→ Objective: Beginning with the line where "How far is the mirror" appears, retype every remaining line of the data below, both the first and last included.

Excerpt from a dataset
"""
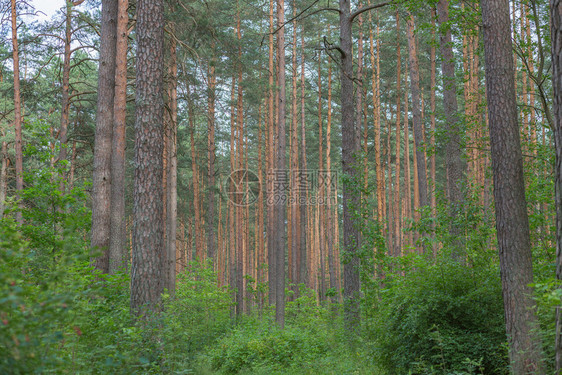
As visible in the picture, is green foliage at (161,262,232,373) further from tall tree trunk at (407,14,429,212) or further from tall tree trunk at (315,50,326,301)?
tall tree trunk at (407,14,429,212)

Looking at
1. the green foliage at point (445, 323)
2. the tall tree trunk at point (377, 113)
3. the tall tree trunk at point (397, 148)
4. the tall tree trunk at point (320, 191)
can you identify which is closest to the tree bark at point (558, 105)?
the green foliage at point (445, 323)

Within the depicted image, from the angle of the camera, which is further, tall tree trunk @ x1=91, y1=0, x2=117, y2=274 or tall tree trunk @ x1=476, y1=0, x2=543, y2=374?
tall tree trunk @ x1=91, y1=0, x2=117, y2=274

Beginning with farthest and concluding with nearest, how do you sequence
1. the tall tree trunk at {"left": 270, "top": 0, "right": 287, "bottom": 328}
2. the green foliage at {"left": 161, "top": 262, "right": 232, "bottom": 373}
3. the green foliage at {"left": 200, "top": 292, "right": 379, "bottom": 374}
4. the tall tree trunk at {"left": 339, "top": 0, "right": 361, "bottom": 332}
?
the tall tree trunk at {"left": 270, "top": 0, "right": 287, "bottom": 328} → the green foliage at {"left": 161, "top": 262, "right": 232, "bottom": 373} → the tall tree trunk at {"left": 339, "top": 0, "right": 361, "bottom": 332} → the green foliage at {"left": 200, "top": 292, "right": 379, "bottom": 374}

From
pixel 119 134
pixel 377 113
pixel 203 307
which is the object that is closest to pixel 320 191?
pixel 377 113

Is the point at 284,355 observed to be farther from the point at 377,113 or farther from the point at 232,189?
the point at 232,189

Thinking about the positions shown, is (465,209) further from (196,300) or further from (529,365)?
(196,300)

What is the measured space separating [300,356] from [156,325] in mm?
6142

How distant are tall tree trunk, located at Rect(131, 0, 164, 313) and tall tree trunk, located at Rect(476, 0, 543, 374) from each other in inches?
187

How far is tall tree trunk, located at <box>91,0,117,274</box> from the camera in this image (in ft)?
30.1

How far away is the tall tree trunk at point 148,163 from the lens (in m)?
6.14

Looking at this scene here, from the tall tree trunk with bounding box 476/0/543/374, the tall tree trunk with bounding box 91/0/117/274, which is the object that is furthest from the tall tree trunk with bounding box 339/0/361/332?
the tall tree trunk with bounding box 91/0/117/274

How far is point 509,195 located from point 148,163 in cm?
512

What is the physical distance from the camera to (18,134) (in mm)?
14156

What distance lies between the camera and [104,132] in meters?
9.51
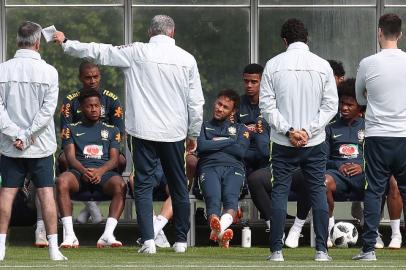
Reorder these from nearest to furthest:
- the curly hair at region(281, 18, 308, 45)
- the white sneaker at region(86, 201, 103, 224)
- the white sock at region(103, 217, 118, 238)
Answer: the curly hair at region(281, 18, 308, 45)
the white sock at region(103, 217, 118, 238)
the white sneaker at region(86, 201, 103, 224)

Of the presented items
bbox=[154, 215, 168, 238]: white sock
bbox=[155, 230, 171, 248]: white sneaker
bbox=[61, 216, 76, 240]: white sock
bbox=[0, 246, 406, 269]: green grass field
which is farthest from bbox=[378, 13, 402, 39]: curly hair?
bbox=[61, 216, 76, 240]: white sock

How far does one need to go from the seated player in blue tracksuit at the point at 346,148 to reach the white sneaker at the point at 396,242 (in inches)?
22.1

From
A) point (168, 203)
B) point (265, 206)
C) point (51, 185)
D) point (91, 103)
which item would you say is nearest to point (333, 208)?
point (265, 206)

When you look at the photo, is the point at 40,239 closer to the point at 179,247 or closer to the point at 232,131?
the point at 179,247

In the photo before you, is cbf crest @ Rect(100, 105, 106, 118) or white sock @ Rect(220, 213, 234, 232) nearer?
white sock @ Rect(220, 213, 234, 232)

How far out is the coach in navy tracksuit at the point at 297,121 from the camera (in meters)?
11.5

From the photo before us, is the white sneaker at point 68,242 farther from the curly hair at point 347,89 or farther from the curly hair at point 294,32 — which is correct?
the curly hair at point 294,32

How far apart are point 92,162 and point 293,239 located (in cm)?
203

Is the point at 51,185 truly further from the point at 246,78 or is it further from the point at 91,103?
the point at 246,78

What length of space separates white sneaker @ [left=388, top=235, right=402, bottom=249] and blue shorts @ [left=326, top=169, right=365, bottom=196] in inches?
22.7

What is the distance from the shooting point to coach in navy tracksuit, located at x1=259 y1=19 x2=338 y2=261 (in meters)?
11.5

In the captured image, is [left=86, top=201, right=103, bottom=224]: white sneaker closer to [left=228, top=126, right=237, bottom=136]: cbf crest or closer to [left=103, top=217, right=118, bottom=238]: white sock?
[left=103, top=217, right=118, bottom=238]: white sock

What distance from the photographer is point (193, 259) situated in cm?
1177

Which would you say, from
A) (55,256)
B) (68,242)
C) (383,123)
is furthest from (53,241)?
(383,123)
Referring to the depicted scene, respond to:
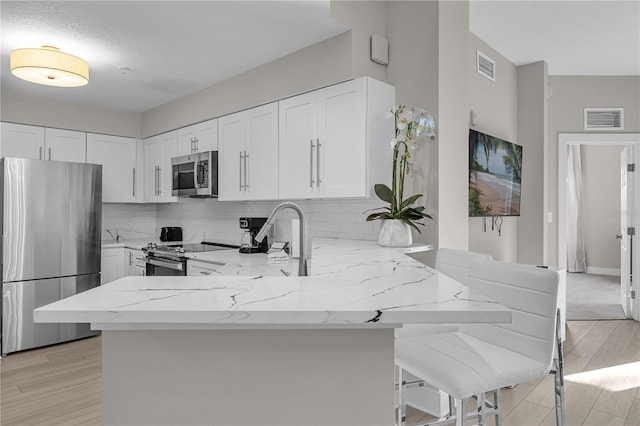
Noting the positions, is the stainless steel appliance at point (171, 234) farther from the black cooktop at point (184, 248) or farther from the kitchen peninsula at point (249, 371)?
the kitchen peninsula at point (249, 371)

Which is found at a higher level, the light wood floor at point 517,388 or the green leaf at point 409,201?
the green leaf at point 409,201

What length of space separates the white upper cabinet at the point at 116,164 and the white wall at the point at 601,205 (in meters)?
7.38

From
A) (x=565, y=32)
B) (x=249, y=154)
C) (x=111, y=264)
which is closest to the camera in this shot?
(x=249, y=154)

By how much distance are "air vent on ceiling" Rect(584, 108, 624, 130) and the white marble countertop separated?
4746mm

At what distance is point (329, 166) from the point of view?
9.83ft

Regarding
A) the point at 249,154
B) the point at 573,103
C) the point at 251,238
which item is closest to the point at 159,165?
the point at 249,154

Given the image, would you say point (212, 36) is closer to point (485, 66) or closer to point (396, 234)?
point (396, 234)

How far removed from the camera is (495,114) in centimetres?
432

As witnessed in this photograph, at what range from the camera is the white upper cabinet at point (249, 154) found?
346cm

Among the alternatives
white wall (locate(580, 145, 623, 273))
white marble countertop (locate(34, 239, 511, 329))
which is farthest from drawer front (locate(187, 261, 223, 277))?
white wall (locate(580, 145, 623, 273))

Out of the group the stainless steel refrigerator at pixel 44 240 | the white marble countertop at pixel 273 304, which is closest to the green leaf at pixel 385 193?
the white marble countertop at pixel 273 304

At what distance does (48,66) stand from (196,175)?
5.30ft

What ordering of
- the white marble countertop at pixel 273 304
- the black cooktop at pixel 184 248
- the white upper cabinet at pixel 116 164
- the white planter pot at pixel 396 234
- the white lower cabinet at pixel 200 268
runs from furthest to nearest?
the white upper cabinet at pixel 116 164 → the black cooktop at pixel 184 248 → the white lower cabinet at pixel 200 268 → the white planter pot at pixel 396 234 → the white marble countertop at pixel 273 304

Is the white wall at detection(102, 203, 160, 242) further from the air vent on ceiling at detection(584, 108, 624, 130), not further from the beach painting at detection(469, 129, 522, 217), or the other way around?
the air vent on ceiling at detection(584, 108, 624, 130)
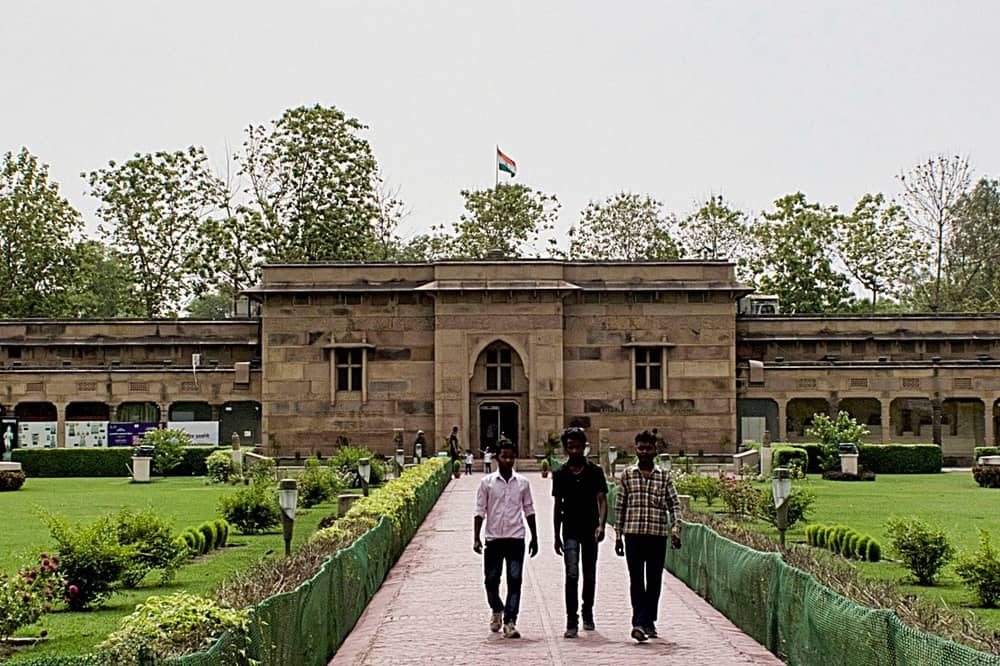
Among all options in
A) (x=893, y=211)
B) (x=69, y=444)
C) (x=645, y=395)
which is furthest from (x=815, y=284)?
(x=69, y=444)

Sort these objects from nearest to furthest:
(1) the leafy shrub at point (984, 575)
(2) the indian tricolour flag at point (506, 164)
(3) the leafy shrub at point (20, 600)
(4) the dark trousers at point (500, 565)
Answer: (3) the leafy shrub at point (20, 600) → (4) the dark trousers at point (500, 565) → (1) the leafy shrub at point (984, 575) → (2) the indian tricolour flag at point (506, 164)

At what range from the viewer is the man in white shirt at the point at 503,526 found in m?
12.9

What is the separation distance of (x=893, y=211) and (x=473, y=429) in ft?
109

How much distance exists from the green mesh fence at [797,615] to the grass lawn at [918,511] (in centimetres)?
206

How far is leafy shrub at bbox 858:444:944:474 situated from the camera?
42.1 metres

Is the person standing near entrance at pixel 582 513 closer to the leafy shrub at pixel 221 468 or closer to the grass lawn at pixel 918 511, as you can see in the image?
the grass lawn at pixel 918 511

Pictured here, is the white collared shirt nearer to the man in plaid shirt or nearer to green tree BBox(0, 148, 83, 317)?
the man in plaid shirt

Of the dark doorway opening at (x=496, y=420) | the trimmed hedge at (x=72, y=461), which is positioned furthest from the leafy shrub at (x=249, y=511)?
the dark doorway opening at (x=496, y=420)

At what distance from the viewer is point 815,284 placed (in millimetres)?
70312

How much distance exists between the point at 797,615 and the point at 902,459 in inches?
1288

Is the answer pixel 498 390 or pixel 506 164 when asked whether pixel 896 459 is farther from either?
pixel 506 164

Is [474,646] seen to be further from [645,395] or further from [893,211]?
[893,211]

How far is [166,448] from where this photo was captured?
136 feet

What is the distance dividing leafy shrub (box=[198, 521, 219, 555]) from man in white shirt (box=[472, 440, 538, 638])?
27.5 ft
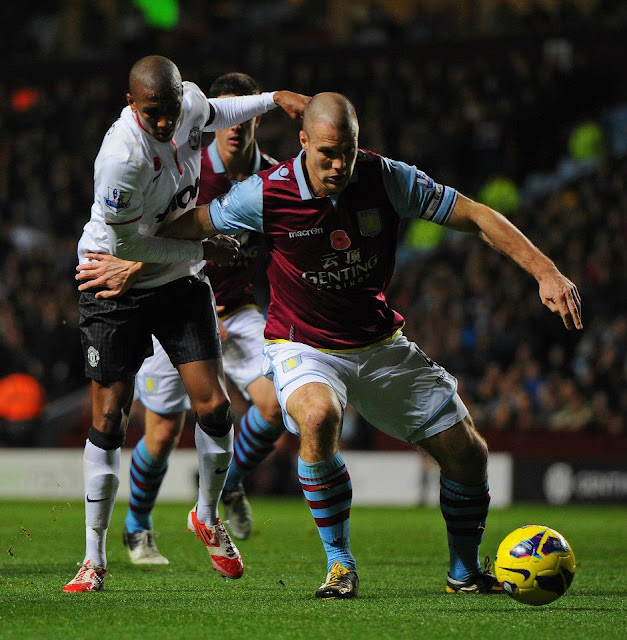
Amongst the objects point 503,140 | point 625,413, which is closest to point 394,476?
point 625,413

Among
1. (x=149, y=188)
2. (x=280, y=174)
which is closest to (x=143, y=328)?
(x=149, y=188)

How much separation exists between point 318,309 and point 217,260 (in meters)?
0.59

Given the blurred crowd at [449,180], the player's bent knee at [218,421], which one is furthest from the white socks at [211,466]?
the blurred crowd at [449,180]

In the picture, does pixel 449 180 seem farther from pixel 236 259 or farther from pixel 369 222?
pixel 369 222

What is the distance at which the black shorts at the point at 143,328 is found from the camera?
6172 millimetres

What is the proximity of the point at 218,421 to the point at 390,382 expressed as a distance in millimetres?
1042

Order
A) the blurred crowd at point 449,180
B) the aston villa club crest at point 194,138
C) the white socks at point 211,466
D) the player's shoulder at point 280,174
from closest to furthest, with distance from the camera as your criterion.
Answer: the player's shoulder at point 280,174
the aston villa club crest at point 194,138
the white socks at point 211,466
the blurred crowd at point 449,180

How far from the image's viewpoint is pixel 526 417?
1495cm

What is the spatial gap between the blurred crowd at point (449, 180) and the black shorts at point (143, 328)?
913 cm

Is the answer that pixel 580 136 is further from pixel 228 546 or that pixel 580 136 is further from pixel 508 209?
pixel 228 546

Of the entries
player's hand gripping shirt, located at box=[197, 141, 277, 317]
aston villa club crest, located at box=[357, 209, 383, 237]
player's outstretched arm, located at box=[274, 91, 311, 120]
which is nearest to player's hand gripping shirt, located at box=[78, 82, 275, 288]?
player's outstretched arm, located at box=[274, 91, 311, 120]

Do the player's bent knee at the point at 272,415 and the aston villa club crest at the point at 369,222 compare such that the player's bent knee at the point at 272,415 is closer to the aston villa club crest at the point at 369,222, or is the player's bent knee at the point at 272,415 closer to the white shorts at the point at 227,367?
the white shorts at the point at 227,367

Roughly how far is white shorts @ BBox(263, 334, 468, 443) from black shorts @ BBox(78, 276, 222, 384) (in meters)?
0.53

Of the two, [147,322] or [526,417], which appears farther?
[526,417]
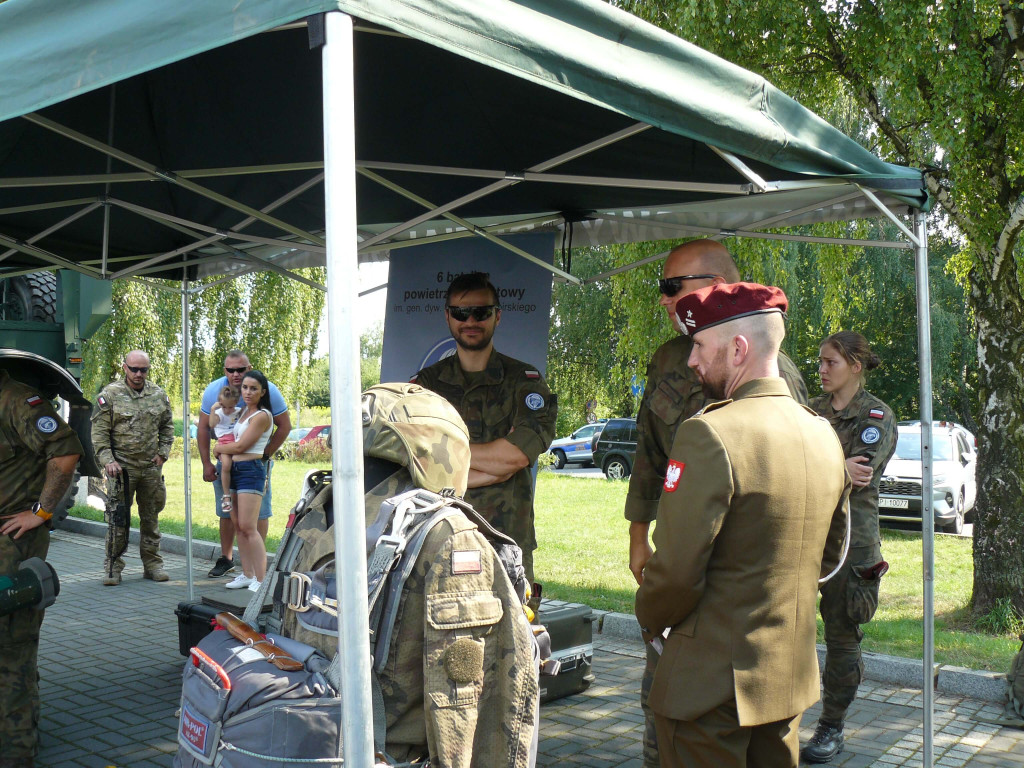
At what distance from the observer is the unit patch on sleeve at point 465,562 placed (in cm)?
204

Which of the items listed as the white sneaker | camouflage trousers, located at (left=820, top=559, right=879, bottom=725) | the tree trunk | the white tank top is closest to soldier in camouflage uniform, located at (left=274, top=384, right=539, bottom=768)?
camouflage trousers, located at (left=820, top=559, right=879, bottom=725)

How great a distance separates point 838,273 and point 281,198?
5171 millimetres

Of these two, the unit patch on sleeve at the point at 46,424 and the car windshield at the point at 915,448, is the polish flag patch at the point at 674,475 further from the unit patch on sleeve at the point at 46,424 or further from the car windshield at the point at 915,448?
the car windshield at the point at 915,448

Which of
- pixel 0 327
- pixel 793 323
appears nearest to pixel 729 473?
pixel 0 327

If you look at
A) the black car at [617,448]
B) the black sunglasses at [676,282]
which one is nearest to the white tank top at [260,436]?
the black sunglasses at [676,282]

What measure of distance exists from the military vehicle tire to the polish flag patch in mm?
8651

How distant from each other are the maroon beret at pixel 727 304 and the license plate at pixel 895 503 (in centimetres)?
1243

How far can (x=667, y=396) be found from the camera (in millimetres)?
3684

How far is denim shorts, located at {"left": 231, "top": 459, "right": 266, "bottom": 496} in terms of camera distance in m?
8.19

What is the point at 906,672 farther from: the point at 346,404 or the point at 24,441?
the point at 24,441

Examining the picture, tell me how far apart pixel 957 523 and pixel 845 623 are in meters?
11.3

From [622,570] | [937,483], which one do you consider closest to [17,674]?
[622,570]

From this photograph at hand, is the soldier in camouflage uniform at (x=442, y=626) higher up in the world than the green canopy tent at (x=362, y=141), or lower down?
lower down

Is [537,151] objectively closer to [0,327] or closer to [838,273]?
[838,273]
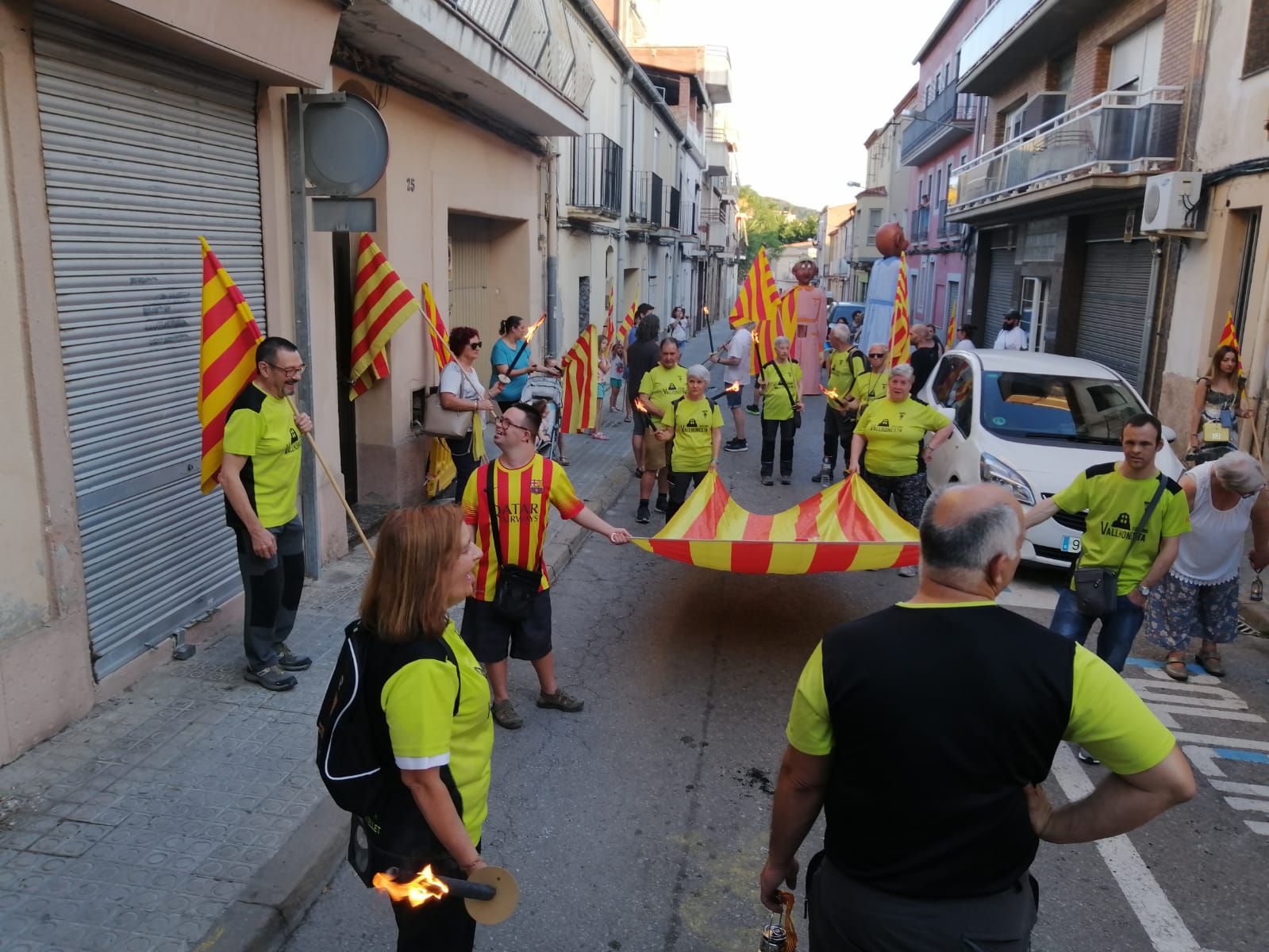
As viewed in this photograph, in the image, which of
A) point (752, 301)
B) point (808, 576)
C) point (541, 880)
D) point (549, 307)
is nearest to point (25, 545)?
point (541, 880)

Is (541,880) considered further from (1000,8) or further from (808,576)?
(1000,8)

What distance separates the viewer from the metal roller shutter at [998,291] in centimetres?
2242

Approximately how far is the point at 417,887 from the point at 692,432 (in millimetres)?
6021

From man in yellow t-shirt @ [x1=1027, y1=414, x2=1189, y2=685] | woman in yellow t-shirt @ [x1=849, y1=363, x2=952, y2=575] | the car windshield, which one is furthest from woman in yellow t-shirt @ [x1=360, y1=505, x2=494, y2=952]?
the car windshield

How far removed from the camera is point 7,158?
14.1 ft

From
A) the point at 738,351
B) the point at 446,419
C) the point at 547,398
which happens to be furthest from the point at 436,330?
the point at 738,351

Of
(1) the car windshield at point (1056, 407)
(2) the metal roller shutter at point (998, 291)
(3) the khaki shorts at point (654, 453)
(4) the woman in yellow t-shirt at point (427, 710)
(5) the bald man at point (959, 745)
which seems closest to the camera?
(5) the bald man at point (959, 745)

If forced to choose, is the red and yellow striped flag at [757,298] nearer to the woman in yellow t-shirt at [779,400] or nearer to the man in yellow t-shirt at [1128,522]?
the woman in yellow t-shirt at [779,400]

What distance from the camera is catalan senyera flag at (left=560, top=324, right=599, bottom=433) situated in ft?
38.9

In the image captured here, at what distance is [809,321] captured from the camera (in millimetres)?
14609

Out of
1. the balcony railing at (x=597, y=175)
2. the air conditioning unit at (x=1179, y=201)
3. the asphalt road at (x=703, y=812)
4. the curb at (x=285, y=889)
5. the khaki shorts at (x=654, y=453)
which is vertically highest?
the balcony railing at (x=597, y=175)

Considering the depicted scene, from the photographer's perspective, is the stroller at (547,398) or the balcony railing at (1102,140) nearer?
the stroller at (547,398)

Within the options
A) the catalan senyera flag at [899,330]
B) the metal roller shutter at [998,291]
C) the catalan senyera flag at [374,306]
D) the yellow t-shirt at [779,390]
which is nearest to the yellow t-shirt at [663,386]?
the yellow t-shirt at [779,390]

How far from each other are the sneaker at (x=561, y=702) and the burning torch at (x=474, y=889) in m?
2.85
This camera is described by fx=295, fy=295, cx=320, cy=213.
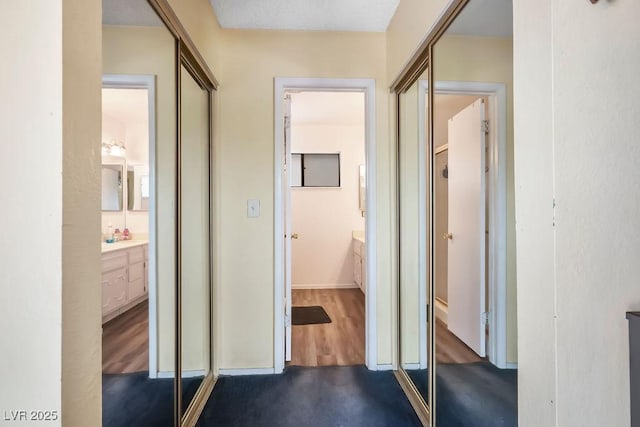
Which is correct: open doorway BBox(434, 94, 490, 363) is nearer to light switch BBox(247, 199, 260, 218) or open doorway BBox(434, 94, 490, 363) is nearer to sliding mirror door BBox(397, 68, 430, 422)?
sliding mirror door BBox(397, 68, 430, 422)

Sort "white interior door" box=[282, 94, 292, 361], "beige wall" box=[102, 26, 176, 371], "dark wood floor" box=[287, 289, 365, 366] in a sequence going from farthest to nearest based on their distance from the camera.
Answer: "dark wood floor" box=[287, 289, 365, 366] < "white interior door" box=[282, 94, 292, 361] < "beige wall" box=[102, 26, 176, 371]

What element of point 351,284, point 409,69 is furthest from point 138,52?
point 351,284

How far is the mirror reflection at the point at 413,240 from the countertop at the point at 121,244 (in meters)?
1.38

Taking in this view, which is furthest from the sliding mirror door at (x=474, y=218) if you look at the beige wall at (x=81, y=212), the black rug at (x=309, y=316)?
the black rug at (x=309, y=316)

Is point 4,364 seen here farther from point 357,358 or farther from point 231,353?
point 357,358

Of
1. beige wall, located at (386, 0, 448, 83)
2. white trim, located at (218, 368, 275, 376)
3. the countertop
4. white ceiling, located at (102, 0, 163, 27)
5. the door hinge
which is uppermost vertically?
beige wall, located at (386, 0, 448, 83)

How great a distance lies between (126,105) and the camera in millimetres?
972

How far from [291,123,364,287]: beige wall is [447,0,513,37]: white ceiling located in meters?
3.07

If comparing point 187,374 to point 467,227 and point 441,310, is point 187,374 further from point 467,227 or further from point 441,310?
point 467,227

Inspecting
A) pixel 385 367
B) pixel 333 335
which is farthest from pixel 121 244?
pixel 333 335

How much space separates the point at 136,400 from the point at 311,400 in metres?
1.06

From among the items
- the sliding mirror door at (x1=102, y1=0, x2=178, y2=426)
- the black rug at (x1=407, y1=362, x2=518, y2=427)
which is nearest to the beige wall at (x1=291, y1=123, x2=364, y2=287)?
"""
→ Written solution:
How far is the mirror reflection at the point at 413,240 from the countertop at the point at 121,244 (in meters)?
1.38

Taking in this view, which is furthest from the sliding mirror door at (x=474, y=218) if you look at the beige wall at (x=81, y=212), the black rug at (x=309, y=316)?
the black rug at (x=309, y=316)

Is point 4,364 seen here farther from point 357,358 or farther from point 231,353?
point 357,358

Of
1. beige wall, located at (386, 0, 448, 83)
2. white trim, located at (218, 368, 275, 376)
3. the countertop
4. white ceiling, located at (102, 0, 163, 27)
5. the door hinge
which is uppermost vertically?
beige wall, located at (386, 0, 448, 83)

How great a distance lies between (126,105) and the camera in millimetres?
972

How far from [291,123,364,287]: beige wall is [447,0,513,37]: white ceiling located in meters?
3.07

If comparing point 187,374 to point 467,227 and point 441,310, is point 187,374 further from point 467,227 or further from point 441,310?
point 467,227

Inspecting
A) pixel 385 367
B) pixel 333 335
which is farthest from pixel 121 244?
pixel 333 335

How much space separates the point at 136,400 from the point at 311,400 in metres?
1.06

From among the items
- the sliding mirror door at (x1=102, y1=0, x2=178, y2=426)
- the black rug at (x1=407, y1=362, x2=518, y2=427)
which is nearest to the beige wall at (x1=291, y1=123, x2=364, y2=287)?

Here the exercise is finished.